Accessing Your Vault's File Staging Server

Each Vault in your domain has its own file staging server. The file staging server is a temporary storage area for files. For Veeva EDC, the staging server can be accessed via the vault-level FTP connection.

The file staging server deletes files according to the following rules:

  • The server automatically deletes extracted files and folders every 72 hours by default.
  • Deleted files are not recoverable.

Learn more about how the file staging server works for vaults .

Server URL

The URL for each staging server is the same as the corresponding Vault, for example, veepharm.veevavault.com.

How to Access File Staging Servers

You can access your staging server using your favorite FTP client, the Vault API, through the command line, or by using the Vault File Manager.

Vault File Manager Details

You can view, upload, move, rename, and delete files and folders on your Vault’s file staging server using Vault File Manager. Users with the Vault Owner or System Admin security profile can view and access the root folders of all Vault users in the File Staging tab.

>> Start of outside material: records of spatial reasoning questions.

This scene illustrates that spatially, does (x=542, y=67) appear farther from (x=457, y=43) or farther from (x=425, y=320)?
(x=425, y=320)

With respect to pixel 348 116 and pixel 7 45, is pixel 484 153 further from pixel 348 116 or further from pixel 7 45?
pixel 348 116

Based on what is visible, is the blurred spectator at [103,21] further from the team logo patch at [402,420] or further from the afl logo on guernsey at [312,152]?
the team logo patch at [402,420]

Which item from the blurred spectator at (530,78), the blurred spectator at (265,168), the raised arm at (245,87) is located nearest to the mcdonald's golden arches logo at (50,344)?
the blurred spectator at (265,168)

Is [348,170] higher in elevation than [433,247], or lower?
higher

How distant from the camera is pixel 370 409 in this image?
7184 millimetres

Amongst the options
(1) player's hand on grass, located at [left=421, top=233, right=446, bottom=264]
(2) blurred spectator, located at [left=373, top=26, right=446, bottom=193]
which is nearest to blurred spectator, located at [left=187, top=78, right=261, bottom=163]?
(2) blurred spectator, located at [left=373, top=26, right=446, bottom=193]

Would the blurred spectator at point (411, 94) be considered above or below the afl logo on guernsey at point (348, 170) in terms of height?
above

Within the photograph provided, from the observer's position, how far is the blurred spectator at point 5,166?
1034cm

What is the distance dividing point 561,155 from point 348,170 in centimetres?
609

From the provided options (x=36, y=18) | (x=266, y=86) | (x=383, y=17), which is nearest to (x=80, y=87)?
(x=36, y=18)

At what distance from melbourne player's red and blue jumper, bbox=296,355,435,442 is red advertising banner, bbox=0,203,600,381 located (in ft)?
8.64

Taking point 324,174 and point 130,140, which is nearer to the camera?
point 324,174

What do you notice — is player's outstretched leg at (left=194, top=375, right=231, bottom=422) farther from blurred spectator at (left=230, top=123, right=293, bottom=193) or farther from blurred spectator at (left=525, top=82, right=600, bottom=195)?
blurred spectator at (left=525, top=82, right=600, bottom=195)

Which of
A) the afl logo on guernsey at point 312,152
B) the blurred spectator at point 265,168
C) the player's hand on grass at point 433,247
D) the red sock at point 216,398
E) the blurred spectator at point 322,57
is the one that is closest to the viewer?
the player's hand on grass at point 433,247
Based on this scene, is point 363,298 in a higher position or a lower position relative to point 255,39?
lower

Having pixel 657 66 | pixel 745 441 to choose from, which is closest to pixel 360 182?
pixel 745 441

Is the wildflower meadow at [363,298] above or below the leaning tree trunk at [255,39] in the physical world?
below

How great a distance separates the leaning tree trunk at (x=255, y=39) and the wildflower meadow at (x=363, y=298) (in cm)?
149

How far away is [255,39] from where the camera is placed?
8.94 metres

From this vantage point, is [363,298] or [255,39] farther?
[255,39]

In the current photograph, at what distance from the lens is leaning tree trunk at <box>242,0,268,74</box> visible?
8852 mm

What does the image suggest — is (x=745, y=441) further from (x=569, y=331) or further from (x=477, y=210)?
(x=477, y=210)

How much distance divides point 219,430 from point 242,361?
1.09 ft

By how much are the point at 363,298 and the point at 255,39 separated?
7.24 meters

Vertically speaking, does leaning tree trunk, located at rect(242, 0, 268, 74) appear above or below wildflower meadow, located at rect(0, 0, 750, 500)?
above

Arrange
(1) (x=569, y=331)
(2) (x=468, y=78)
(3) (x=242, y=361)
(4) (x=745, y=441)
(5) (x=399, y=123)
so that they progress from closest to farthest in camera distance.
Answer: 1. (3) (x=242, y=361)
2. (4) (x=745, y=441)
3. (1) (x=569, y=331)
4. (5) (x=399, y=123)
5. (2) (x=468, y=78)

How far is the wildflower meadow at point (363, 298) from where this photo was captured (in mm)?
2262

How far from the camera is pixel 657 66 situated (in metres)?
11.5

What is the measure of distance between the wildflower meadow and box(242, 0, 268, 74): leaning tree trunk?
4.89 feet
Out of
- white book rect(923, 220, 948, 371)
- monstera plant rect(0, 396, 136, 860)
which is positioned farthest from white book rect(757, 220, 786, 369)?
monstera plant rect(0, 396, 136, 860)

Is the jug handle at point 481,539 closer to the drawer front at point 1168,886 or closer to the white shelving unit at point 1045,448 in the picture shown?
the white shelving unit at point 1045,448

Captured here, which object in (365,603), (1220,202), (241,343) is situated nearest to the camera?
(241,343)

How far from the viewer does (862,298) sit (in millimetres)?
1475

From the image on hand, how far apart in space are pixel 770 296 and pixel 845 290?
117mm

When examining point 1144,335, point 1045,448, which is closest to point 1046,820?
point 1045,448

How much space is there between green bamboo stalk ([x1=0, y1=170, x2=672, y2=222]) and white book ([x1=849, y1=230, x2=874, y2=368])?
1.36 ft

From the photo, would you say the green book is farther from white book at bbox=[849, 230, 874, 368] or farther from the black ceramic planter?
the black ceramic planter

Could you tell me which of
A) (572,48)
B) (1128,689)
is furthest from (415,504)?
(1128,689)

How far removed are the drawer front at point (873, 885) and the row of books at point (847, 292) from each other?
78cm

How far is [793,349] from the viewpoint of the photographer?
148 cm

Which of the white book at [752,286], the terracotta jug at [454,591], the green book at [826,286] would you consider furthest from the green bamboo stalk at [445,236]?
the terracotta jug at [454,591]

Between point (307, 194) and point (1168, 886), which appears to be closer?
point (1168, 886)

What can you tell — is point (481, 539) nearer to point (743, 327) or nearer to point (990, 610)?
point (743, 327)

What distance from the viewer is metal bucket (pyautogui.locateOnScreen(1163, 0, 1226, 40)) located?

Users with the Vault File Manager Access * permission can view their root folder on the *File Staging tab.

Client Settings

Use the following settings with an FTP client:

  • Protocol: Explicit FTPS or FTPES
  • Encryption: Require explicit FTP over TLS (FTPS). This is a security requirement. Your network infrastructure must support FTPS traffic.
  • Port: This does not typically need to be added and will default to Port 21.
  • Host: vlt-{PODID}-ftp.veevavault.com. For example, 37 is the PODID if your Vault is on POD VV1-37. This value will change if your Vault is migrated to a different POD.
    • For convenience, some Vaults may be able to use the host: {domain}.veevavault.com. For example: veepharm is the domain in veepharm.veevavault.com. This does not work in all configurations.
  • Timeout: 180 seconds if uploading large files.
  • User: {DNS}.veevavault.com+{USERNAME}. This uses the same user name that you log in with. For example: veepharm.veevavault.com+tchung@veepharm.com.
  • Password: Your login password for this Vault. This is the same password used for your standard login. You can also use a valid session ID.
  • Login Type: Normal
  • Transfer File Type: Transfer files as binary
  • Transfer Mode: Passive
    • Active mode is unsupported
  • TLS Session Reuse: If your client has this setting, disable it.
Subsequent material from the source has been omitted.